EXERCISE PROMPT: Gather each line in the rows below that contains the word "white" and copy those lines out in full.

ENTRIES:
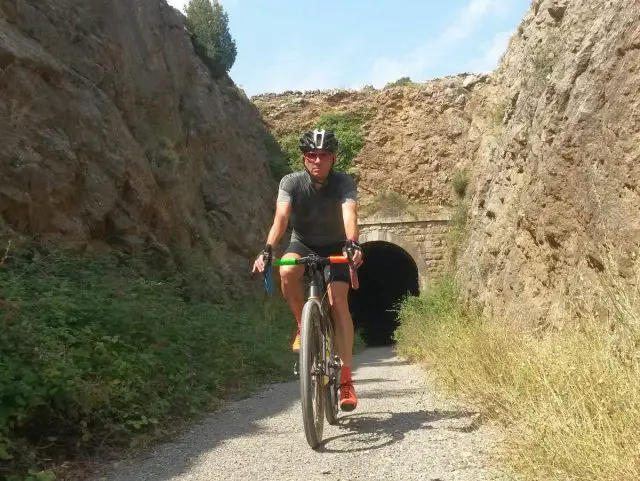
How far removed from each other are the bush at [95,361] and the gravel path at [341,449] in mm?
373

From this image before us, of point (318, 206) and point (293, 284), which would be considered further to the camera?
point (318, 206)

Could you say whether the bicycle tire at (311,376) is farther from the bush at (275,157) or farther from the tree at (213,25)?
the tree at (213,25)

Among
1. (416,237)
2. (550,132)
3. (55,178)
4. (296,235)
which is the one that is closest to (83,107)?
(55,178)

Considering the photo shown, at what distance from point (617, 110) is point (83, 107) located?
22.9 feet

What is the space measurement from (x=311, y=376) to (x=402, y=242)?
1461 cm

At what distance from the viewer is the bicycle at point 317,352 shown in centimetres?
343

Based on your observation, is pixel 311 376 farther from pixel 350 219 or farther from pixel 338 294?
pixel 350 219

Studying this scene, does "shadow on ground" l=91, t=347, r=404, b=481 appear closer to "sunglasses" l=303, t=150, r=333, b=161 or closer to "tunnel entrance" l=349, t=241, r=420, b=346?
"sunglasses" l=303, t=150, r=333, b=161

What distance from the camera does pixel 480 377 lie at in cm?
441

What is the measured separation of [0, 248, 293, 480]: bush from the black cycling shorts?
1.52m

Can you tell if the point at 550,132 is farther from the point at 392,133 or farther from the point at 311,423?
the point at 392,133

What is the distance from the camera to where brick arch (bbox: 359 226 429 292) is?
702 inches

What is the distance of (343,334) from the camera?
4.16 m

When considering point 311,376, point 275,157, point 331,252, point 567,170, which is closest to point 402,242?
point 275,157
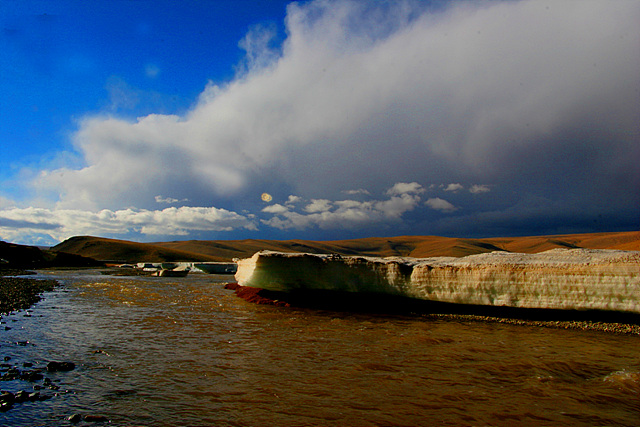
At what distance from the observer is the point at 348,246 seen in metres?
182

...

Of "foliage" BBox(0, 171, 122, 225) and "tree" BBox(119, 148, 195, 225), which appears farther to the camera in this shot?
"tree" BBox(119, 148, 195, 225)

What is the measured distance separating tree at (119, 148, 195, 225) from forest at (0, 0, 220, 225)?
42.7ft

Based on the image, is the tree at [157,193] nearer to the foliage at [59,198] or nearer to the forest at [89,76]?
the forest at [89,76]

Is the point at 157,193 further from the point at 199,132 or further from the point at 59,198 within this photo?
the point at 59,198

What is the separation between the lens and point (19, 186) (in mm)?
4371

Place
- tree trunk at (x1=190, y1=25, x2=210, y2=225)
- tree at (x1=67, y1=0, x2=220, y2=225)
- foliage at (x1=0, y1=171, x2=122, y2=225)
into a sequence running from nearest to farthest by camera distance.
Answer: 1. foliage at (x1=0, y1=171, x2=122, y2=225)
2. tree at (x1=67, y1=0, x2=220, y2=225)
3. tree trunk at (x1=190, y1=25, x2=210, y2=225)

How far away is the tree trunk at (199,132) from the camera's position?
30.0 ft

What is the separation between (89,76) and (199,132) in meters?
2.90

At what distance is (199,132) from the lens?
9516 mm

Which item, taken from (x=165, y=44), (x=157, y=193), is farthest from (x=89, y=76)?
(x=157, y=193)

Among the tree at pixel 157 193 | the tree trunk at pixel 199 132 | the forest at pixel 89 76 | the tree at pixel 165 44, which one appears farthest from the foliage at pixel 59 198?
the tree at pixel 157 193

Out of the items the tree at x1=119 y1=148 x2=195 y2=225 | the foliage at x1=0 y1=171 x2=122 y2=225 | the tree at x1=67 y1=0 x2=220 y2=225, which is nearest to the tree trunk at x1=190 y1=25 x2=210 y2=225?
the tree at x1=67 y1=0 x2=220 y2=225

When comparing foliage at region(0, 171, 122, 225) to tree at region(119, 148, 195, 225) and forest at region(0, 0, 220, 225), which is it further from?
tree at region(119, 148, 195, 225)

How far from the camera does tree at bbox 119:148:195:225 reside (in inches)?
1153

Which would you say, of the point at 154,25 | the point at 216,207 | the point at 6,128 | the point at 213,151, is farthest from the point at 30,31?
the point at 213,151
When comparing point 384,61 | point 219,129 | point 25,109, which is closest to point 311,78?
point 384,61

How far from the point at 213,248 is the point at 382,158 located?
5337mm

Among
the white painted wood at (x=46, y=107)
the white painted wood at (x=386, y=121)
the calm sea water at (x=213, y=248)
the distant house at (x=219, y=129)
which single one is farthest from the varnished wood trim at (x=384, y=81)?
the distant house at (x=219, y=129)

OUTPUT OF THE EXERCISE:
the white painted wood at (x=46, y=107)
the white painted wood at (x=386, y=121)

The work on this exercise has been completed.